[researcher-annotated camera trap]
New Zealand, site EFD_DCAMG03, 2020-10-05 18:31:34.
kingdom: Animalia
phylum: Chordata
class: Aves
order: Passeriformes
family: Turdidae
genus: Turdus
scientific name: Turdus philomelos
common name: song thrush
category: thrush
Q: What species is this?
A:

..........

Action item — Beginning at the line containing "phylum: Chordata", repeat each line exactly through the last line of the entries, and include no other lines.

Task solution —
phylum: Chordata
class: Aves
order: Passeriformes
family: Turdidae
genus: Turdus
scientific name: Turdus philomelos
common name: song thrush
category: thrush
Q: What species is this?
A:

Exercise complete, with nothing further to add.